I agree completely with you, Jennifer, that his standing on principle is admirable. That is something even a rabid atheist like Bent should appreciate.
Second, if I refused to do my job because of my religious affiliation, I'd be disciplined. Doesn't this come under the "give to Ceasar what is Ceasar's"? He's not being forced to agree or hand out literature or anything that shows religious mythology for what it is--he's to do his job--what he was hired to do. Oh, but for the religious to allow for other opinions, facts, ideas--that is not allowed, so much for the "tolerance" they scream about.
I would ignore the sign and just do my job.
I refused a job working for a physician who performed abortions. I could not be a part of any organization that is against my beliefs.
Today is MLK day in America & tomorrow we'll be celebrating the inauguration of our first black president. King's long campaign for civil rights basically starts with Rosa Parks and the Montegomery BUS boycot. Isn't it funny that this interesting and useful discussion involves -- a BUS!. I think this shows that PUBLIC TRANSIT is important in ways that we can only begin to understand. Let's hope a lot of that bridges-and-roads bailout money that Barak's talking about goes in that direction, instead of stupid highways that noone can afford to drive on anyway.
In the scheme of things, and advertisement doesn't measure up to real discrimination.
I agree, his job is to drive a bus.
My fervent wish is that his employer would show equal courage and fire the sumbitch.
As others have said, this whole business of refusing to do your job because of religious principles is ridiculous, and I have felt this way for a long time. In fact I wrote an article for Gather a couple years ago called The Right to Not Work.

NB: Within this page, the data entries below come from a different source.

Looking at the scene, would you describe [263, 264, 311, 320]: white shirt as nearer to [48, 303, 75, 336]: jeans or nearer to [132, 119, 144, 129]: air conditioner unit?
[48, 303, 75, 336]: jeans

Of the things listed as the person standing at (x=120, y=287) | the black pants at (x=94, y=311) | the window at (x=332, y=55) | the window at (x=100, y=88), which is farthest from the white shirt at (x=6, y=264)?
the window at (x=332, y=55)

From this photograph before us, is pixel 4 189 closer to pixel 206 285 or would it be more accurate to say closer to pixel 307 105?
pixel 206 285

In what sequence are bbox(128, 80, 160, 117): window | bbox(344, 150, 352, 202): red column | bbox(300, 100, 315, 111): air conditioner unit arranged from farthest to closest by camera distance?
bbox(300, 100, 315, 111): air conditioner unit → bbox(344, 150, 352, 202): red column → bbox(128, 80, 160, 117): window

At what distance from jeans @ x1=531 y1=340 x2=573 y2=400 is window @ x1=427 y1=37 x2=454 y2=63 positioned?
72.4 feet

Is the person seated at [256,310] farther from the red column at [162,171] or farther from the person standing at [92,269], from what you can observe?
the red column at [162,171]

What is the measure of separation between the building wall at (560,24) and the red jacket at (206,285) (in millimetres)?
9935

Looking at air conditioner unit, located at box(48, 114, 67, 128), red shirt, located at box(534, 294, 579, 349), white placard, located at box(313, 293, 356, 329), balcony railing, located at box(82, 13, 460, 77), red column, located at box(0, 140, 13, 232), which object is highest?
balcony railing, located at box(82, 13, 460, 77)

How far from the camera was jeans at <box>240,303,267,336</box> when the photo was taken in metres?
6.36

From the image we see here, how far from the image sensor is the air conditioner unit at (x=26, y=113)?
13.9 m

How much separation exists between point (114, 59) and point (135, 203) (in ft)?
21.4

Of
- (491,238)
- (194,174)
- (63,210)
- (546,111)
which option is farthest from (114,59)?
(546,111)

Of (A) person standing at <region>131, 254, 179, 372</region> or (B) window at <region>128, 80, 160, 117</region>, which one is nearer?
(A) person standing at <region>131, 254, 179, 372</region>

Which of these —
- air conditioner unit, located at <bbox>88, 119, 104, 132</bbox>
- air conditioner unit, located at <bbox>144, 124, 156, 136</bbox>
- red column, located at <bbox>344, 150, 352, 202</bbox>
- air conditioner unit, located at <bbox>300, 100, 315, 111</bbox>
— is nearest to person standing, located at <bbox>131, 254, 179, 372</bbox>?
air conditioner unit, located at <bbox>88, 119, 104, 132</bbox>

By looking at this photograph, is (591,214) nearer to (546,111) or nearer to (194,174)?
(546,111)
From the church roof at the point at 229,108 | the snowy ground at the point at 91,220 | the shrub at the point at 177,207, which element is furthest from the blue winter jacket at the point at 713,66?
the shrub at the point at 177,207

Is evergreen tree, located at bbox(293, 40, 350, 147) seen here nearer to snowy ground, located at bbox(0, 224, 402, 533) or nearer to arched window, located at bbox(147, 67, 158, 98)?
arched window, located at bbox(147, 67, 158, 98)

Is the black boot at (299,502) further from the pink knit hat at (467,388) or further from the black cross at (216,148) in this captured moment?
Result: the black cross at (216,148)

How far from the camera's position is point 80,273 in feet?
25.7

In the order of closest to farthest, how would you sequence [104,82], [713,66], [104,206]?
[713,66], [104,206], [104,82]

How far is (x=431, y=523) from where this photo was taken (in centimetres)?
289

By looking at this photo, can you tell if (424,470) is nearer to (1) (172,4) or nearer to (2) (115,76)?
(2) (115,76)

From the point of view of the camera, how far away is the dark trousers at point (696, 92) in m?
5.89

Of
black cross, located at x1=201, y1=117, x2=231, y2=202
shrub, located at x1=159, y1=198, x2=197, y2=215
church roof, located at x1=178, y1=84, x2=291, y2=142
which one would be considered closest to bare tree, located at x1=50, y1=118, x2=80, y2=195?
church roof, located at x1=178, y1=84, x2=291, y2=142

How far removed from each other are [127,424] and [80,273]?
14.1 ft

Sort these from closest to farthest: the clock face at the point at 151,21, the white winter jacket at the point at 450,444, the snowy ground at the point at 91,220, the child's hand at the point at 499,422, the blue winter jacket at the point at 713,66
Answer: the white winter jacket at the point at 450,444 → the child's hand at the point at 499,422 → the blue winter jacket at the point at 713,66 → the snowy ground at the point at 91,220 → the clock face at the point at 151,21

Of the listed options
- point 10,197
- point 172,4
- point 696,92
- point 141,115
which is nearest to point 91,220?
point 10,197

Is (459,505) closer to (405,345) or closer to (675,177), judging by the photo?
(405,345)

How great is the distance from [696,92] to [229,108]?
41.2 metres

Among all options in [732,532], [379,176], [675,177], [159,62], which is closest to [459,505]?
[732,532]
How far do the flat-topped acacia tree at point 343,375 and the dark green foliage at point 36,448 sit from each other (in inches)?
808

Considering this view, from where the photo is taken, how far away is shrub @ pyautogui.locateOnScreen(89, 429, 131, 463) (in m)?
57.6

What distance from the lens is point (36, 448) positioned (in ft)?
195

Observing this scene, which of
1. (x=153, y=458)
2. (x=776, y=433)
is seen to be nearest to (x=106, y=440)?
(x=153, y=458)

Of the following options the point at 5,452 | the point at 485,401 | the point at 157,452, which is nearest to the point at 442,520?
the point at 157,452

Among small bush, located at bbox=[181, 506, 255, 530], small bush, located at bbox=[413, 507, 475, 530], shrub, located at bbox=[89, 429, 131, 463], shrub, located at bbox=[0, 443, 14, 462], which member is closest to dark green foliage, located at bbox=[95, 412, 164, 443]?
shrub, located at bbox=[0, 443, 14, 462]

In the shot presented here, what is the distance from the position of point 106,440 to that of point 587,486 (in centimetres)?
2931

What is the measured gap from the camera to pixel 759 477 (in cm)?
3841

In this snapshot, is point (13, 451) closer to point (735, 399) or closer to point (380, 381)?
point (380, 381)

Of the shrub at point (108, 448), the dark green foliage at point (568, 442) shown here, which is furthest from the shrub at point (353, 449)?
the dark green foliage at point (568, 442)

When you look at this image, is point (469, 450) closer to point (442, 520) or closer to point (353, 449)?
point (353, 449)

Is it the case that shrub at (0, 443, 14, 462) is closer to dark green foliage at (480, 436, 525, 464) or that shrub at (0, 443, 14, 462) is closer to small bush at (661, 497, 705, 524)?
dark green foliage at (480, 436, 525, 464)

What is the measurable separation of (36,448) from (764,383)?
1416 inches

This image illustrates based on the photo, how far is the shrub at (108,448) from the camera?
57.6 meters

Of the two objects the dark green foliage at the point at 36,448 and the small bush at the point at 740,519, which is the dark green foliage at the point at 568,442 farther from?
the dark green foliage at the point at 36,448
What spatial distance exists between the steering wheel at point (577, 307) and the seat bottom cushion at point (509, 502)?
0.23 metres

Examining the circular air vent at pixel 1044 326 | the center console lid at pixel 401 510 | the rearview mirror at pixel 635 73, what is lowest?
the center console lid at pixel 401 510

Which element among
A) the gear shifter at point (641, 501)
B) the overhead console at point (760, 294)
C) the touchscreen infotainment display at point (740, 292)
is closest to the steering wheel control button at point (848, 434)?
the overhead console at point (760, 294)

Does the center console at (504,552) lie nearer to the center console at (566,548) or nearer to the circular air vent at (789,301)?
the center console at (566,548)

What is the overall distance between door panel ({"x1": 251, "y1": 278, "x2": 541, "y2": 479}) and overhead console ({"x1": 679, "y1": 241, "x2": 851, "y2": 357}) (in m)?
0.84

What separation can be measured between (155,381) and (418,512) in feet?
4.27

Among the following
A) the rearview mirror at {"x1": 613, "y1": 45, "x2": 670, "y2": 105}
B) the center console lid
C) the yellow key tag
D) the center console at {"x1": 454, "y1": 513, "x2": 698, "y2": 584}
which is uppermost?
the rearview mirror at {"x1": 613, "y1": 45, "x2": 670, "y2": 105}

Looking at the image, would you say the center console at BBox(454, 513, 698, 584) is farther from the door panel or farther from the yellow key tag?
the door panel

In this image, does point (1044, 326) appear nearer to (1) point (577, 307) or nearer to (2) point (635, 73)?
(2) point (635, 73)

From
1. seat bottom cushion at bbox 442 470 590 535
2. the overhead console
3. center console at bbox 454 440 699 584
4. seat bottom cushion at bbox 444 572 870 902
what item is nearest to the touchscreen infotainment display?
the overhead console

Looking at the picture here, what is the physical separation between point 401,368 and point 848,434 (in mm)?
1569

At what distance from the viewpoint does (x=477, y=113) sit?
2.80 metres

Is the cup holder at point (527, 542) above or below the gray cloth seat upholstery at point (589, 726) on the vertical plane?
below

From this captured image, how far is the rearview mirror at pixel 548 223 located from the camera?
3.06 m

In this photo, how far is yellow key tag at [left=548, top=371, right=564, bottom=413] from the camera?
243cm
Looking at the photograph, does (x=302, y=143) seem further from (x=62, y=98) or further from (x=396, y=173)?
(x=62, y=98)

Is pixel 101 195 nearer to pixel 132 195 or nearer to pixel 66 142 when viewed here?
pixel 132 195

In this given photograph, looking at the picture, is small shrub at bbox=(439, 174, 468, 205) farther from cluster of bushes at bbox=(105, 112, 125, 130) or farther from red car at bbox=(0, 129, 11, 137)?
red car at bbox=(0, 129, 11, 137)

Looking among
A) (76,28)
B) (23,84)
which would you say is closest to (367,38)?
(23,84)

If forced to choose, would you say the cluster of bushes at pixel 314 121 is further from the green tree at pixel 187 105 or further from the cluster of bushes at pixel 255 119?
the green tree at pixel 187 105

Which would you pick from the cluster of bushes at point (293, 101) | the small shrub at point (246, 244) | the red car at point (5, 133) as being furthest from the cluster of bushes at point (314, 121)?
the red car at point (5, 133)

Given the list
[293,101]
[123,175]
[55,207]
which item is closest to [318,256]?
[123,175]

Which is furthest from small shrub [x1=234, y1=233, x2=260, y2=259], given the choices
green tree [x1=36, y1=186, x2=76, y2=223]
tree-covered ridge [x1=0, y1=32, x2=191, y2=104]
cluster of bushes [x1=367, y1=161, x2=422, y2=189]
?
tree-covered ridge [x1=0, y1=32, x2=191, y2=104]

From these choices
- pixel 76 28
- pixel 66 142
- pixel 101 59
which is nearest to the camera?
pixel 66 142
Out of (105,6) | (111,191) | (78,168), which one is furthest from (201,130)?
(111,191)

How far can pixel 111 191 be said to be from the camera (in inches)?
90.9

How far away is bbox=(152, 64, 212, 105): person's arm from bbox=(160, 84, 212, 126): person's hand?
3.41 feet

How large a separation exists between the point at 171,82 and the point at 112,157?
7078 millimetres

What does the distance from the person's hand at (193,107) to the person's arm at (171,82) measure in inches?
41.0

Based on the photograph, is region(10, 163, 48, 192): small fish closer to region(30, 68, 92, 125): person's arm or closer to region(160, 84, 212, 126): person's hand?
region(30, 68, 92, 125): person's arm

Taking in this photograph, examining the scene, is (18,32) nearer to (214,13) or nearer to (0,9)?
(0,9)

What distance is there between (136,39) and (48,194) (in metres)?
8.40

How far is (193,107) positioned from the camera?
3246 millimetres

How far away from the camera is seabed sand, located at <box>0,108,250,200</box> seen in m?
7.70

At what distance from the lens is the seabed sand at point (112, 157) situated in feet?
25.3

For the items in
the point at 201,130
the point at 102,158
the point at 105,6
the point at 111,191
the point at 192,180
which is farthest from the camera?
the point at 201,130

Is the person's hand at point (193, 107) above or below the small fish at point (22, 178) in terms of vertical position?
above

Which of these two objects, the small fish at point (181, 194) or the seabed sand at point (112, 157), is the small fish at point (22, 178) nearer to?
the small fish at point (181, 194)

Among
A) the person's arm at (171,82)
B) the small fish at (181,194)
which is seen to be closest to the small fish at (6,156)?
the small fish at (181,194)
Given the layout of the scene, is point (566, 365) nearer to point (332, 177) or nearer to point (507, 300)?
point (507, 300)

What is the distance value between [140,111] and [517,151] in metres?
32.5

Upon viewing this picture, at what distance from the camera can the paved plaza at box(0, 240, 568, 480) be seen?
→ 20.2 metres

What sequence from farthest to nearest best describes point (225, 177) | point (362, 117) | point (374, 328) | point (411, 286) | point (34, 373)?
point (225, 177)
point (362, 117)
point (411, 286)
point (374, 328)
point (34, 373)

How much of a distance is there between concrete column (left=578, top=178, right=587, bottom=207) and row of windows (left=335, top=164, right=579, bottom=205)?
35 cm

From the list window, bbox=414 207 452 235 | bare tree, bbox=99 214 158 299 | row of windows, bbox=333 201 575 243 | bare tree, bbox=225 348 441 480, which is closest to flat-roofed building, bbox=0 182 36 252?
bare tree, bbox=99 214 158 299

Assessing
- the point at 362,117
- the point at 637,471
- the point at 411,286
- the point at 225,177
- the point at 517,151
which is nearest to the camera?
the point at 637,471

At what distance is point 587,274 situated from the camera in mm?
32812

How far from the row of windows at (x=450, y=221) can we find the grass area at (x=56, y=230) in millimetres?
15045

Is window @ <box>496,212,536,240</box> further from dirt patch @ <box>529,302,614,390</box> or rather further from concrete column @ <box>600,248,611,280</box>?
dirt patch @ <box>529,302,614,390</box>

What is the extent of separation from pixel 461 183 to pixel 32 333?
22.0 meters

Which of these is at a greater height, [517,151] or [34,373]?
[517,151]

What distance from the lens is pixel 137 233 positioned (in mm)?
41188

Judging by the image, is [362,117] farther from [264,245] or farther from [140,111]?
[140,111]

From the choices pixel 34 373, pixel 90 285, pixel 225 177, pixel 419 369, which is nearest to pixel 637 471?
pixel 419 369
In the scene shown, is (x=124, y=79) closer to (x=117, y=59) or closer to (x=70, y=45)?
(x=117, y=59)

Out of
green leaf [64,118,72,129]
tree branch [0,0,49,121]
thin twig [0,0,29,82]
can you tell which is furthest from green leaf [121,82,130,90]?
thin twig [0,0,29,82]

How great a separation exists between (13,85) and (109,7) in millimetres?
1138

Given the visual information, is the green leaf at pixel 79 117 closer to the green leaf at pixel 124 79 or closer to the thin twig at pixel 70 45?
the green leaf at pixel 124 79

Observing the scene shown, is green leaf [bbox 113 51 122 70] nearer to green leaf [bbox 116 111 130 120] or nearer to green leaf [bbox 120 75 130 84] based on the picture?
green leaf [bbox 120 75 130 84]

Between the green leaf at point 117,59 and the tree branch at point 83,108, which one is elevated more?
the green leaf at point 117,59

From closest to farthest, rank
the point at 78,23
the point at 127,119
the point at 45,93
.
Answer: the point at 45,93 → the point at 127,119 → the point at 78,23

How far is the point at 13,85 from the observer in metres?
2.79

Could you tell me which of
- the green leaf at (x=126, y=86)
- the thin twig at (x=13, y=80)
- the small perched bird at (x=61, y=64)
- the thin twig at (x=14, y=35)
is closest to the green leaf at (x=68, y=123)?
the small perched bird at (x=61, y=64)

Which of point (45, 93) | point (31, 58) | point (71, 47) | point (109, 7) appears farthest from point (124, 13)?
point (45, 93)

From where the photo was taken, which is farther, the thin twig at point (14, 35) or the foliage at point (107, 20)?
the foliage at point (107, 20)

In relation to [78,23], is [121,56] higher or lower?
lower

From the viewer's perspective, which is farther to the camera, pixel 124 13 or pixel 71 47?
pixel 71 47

Here's a better one that I wrote more recently called Wanted...Careers for Non Workers.
Christian messages, then goes on to show billboards and church
marquees as examples. My question is, did any of those Christian
ads appear on buses or other publicly owned property? If they
did, then, that could be the root of the problem, by American
standards; i.e. "Congress shall pass no law effecting the
establishment of religion." (American Christians, incidentally,
seem to be constantly nagging away at that right, are they not?)
maybe the manager was Jewish!
We had a guy at work that used to cut snippets out of his church bulletin that contained scripture verses as credence, often for some very vile comments about women. He'd post them on the office bulletin board. For a while I'd add the bible verse above and the verse below just to show how often his preacher was quoting totally out of context. When that got boring, I started pulling the pages from my desk calender that noted other religions holidays and I'd tack those up. He complained that I was mocking him as there were no Jews and Hindus in the office. I asked HR if that meant he keeps track of that, or did they? They told us both to stop. And I did, until he started up again, then I transferred his clippings to the HQ bulletin board.
After a closed door session with HR he didn't do it anymore.
How interesting. My reaction is positive to what the British Humanists have done. They make a good point. Their view is decidedly different from most Christians, and, hey, they have some truth. Just as Christians have some truth. And it's a positive good if it causes people to discuss and think.